Australia Day Honors: Mark Brimble's Cruise Ship Campaign

Mark Brimble

By MarEx 2016-01-25 21:53:19

Mark Brimble, ex-husband of Dianne Brimble, who died on the P&O cruise ship Pacific Sky in 2002, has been awarded the Medal of the Order of Australia as part of the nation’s Australia Day celebrations, January 26.

Mr Brimble received the award for service to the community through the promotion of safety for cruise line passengers.

Ms Brimble, 42, was on the first night of a 10-day cruise with her mother, sister and daughter when she died of a drug overdose in the cabin of four men she had just met at the ship’s nightclub.

Ms Brimble had taken a lethal dose of the drug gamma-hydroxybutyrate, also known as fantasy, and had been photographed having sex with one of the men. She died naked on the floor.

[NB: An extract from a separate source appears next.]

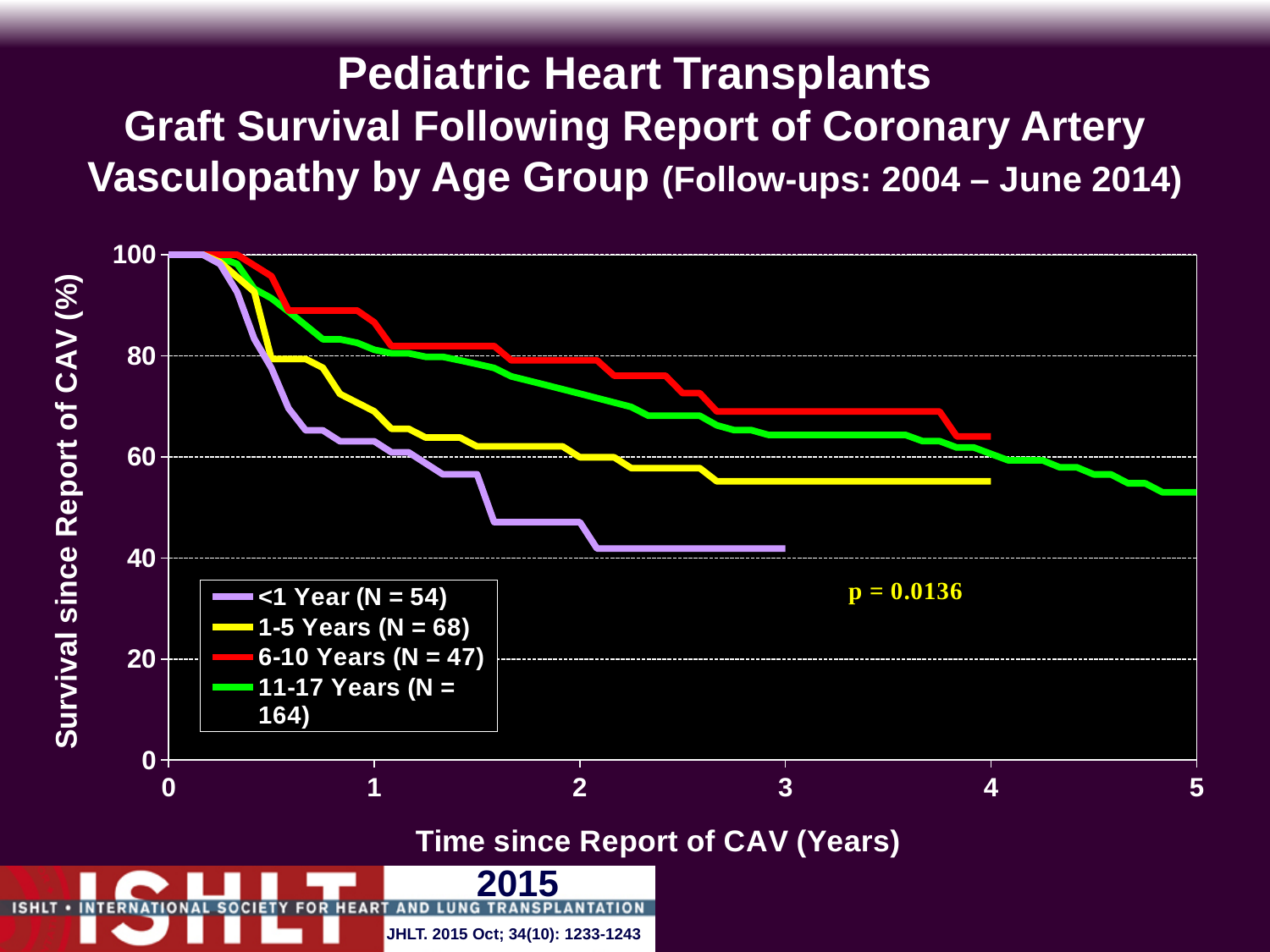
What is the N for the 11-17 Years group in the legend? 164 Is the survival value for the 1-5 Years group at 3 years greater or less than 60? less Is the survival value for the 11-17 Years group at 5 years greater or less than 60? less Do the survival curves rise or fall as time since report of CAV increases? fall Is the survival value for the <1 Year group at 2 years greater or less than 60? less What is the p-value shown on the chart? p = 0.0136 How many series does the legend list? 4 At 2 years since report of CAV, which group has the lowest survival? <1 Year At 2 years since report of CAV, which has higher survival: the 6-10 Years group or the <1 Year group? 6-10 Years What kind of chart is shown on the slide? line chart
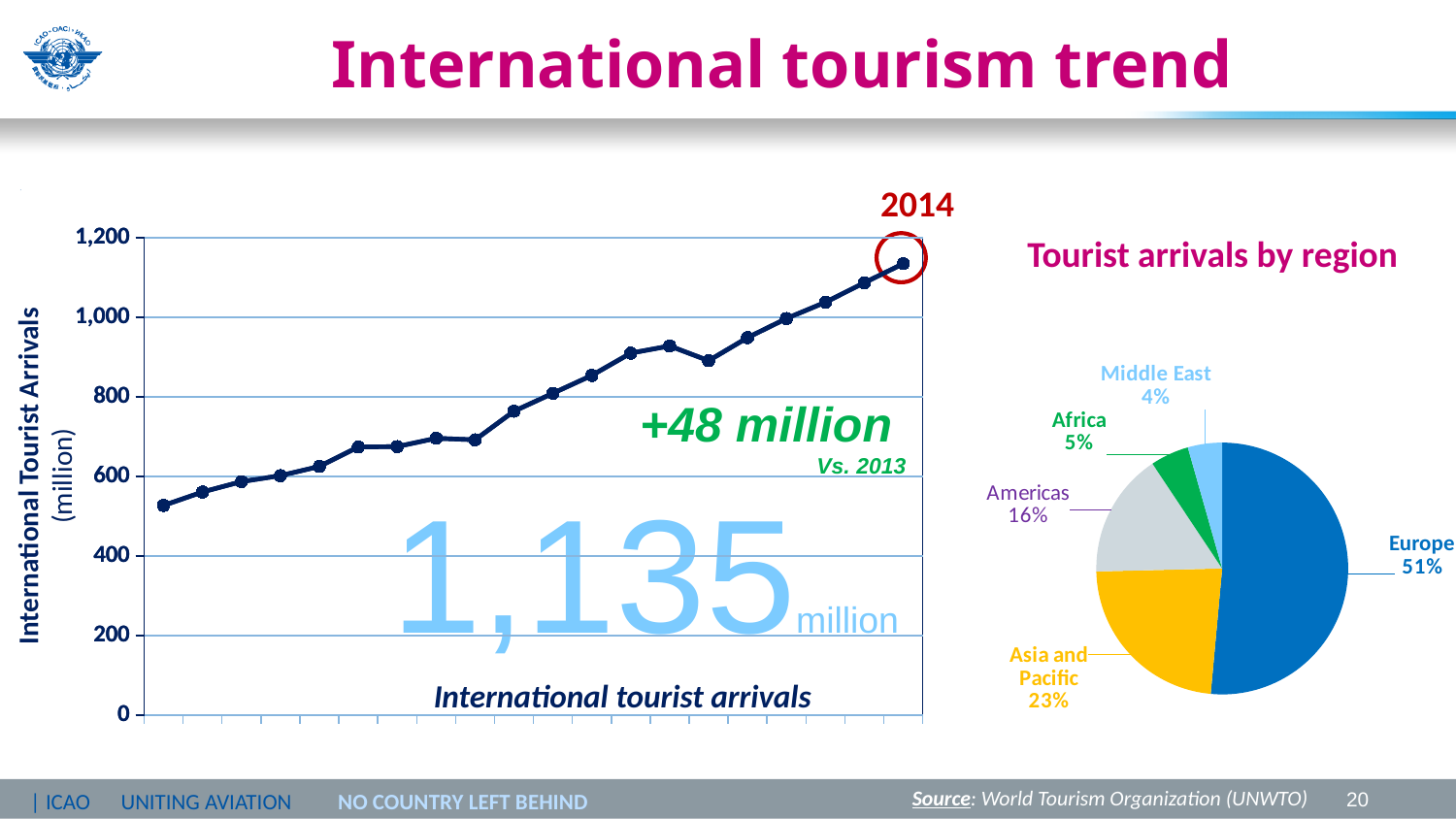
On the pie chart 'Tourist arrivals by region', what is the share for Asia and Pacific? 23% On the line chart on the left, what is the value of international tourist arrivals in 2014? 1,135 million On the pie chart 'Tourist arrivals by region', which has the larger share, Americas or Africa? Americas On the pie chart 'Tourist arrivals by region', which region has the smallest share of tourist arrivals? Middle East On the pie chart 'Tourist arrivals by region', how many regions are shown? 5 On the line chart on the left, do international tourist arrivals generally rise or fall over time along the x axis? Rise On the line chart on the left, by how much did international tourist arrivals in 2014 increase compared with 2013, according to the annotation? +48 million On the pie chart 'Tourist arrivals by region', which region has the largest share of tourist arrivals? Europe On the line chart on the left, is the value of the first (leftmost) point greater or less than 600? less On the pie chart 'Tourist arrivals by region', how many percentage points larger is Europe's share than the share of Asia and Pacific? 28 percentage points What kind of chart is the chart on the left of the slide showing international tourist arrivals? Line chart On the pie chart 'Tourist arrivals by region', what share of tourist arrivals does Europe account for? 51%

Since her death, Mr Brimble has been campaigning relentlessly for increased safety on cruise ships, and he establishing the Australian chapter of International Cruise Victims in 2004.

He was a key player in the Senate Committee into cruise ship passenger safety in 2013 which delivered the report Troubled Waters. The report made 11 recommendations to enhance safety on board cruise ships leaving Australian ports, although the government is yet to adopt any. 

Mr Brimble says the crime scene was contaminated by the purser, and it took nearly four years before a coronial inquest into her death was held. State Coroner Jacqueline Milledge handed down the findings of the inquest in November 2010. She ruled that Ms Brimble had been unknowingly drugged for the sexual gratification of others.

Criminal charges were eventually laid against three of the men but the manslaughter trial of one of the men, Mark Wilhelm, who gave her the drug, resulted in a hung jury. A plea deal at his retrial had him pleading guilty to only supplying the drug to Ms Brimble, a charge for which no jail time was served and no conviction recorded.

According to several witnesses' testimonies, the men had spent most of the time on the cruise allegedly propositioning a number of female passengers of varying ages. Among numerous acts of alleged sexual harassment were asking a 15-year-old to do an erotic dance in their cabin for cash, entering a cabin of four girls uninvited and asking one woman if he could perform oral sex on her.

Mr Brimble alleges that had the initial investigation on board the ship been adequate, Wilhelm would have been convicted of manslaughter, reports the Brisbane Times.